In hyperthyroidism due to Graves’ disease, maternal antibodies can cross the placenta and stimulate the fetal thyroid. Antithyroid drugs can also cross the placenta and reduce fetal thyroid activity. The clinical challenge is to keep maternal thyroid hormone controlled without causing fetal hypothyroidism. This is why treatment targets in pregnancy may allow maternal free T4 toward the upper part of the pregnancy-appropriate range, depending on the clinical situation.

After birth, some newborns may need thyroid function testing, particularly if the mother has current or past Graves’ disease, high TSH-receptor antibodies, or antithyroid drug exposure close to delivery. Neonatal hyperthyroidism or hypothyroidism is uncommon but can be serious, so pediatric and neonatal teams may plan observation and testing.

Postpartum thyroid changes and breastfeeding

The postpartum period can bring new thyroid changes. Some people develop postpartum thyroiditis, an autoimmune inflammation of the thyroid that may cause a temporary hyperthyroid phase, a hypothyroid phase, or both.

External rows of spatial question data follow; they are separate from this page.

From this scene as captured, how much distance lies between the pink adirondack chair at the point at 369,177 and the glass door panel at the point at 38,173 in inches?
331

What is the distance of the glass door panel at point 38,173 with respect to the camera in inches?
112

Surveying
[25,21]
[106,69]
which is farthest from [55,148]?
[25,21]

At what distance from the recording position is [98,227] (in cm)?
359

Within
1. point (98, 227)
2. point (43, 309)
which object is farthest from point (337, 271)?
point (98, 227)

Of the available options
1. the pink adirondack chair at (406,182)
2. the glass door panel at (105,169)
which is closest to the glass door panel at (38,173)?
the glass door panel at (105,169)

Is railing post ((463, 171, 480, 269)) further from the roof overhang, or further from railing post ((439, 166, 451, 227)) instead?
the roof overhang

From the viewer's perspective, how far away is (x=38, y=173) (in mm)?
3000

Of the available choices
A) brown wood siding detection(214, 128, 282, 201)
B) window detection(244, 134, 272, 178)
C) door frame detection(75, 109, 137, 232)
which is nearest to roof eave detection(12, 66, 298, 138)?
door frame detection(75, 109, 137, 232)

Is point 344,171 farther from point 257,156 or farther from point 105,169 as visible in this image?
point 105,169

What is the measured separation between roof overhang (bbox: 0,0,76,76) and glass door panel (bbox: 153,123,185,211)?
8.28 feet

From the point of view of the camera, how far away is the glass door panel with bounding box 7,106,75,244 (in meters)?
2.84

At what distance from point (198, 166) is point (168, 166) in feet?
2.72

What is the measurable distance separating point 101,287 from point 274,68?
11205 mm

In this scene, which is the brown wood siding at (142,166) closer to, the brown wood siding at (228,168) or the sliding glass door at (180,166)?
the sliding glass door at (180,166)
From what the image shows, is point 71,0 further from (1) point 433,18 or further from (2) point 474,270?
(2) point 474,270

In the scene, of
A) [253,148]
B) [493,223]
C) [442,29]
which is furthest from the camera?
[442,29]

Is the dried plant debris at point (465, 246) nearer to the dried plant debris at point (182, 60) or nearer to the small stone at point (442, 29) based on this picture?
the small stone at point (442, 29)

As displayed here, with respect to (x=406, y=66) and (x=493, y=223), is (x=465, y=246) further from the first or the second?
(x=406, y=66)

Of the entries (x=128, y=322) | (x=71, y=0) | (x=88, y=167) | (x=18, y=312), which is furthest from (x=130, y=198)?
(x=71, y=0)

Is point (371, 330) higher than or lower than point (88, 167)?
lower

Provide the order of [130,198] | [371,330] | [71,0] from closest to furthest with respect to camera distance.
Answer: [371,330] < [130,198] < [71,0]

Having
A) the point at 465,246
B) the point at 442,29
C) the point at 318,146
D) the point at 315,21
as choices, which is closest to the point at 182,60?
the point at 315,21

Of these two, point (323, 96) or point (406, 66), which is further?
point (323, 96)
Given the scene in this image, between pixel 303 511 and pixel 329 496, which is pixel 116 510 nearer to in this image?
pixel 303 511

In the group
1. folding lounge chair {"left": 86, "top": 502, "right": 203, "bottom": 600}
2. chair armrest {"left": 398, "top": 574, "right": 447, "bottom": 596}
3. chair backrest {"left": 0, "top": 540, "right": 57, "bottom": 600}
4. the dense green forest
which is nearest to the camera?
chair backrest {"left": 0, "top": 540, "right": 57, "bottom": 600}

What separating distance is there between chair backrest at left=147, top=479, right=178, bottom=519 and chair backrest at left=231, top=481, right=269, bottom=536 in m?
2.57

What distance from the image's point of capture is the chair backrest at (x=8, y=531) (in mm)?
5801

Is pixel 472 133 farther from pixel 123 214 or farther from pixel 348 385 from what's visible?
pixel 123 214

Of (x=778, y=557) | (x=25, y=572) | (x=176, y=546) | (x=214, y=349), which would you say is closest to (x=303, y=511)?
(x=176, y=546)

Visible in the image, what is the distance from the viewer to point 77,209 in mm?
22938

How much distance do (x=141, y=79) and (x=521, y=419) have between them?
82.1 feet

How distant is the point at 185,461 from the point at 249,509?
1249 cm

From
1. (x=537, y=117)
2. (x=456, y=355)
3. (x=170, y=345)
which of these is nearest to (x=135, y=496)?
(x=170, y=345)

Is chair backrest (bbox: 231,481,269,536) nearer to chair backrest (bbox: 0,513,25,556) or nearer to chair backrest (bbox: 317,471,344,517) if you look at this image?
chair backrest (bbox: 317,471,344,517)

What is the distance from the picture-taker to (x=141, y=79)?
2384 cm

Symptoms can be mistaken for normal postpartum adjustment, anxiety, sleep deprivation, or depression, so thyroid testing may be appropriate when symptoms are persistent or disproportionate.

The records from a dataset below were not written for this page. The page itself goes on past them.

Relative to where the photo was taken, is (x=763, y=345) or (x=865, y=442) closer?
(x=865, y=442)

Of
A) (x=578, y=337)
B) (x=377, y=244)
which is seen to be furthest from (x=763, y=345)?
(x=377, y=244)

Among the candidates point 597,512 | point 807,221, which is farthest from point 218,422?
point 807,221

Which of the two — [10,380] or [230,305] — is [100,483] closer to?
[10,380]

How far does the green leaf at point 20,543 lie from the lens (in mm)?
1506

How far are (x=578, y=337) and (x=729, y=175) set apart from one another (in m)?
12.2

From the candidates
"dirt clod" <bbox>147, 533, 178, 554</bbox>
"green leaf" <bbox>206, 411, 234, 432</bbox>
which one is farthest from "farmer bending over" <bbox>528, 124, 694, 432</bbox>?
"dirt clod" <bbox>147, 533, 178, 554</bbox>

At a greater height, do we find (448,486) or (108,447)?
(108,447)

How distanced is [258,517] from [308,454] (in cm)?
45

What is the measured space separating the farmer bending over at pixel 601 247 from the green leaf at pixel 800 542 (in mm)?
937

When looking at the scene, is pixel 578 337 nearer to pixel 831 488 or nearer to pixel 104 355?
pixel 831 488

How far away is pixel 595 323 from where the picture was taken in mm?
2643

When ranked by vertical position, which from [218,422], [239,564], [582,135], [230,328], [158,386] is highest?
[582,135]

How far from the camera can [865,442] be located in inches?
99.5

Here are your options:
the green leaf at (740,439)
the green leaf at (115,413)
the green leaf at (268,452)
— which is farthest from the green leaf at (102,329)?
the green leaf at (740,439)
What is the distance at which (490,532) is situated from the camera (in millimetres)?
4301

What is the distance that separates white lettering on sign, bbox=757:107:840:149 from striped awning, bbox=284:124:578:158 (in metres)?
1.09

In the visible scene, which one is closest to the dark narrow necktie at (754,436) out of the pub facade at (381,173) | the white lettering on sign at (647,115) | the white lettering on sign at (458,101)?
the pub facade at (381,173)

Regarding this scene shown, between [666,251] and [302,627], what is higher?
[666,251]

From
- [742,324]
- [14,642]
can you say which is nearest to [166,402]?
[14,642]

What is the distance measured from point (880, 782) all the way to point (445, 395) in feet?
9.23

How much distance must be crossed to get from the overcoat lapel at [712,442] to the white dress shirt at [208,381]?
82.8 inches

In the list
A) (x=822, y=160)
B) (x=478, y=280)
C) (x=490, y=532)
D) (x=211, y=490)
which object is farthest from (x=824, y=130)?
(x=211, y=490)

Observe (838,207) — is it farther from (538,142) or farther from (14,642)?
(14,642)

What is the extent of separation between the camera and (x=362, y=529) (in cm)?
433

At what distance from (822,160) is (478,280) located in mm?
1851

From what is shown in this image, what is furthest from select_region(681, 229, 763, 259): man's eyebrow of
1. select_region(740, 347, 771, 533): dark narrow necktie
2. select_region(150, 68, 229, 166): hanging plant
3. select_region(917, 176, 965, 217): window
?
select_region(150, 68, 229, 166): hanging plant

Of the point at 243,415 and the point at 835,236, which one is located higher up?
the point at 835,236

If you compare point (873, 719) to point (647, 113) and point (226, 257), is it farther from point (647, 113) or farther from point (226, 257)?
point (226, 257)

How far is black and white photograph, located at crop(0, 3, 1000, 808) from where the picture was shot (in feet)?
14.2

People with pre-existing hypothyroidism often need their levothyroxine dose reviewed after delivery because pregnancy-related dose increases may no longer be required. Those with Graves’ disease may experience relapse or worsening postpartum, when immune activity shifts again. Follow-up after birth is therefore part of good thyroid care, not an optional extra.

Breastfeeding is often possible with thyroid disease. Levothyroxine is compatible with breastfeeding. Antithyroid drugs may also be compatible at appropriate doses, with medical supervision and infant monitoring when indicated. Patients should discuss medication timing, dose, and infant follow-up with their clinician rather than stopping therapy abruptly.

Practical steps for patients

Living with thyroid disease during pregnancy can feel like one more layer of appointments and laboratory results. A structured plan can reduce uncertainty.

• Tell your pregnancy care team about any thyroid history, including thyroid surgery, radioactive iodine treatment, nodules, autoimmune thyroid disease, Graves’ disease, or family history.
• Contact your clinician promptly after a positive pregnancy test if you take levothyroxine or antithyroid medication.
• Take thyroid medication consistently and ask how to separate levothyroxine from iron, calcium, antacids, or prenatal vitamins.
• Attend recommended blood tests even if you feel well, because symptoms and laboratory control do not always match.
• Seek specialist advice before making medication changes, starting supplements with high iodine content, or using over-the-counter thyroid products.

Most importantly, remember that needing medication or extra monitoring is not a personal failure. Thyroid disorders are medical conditions, and careful treatment is an act of protection for both parent and baby.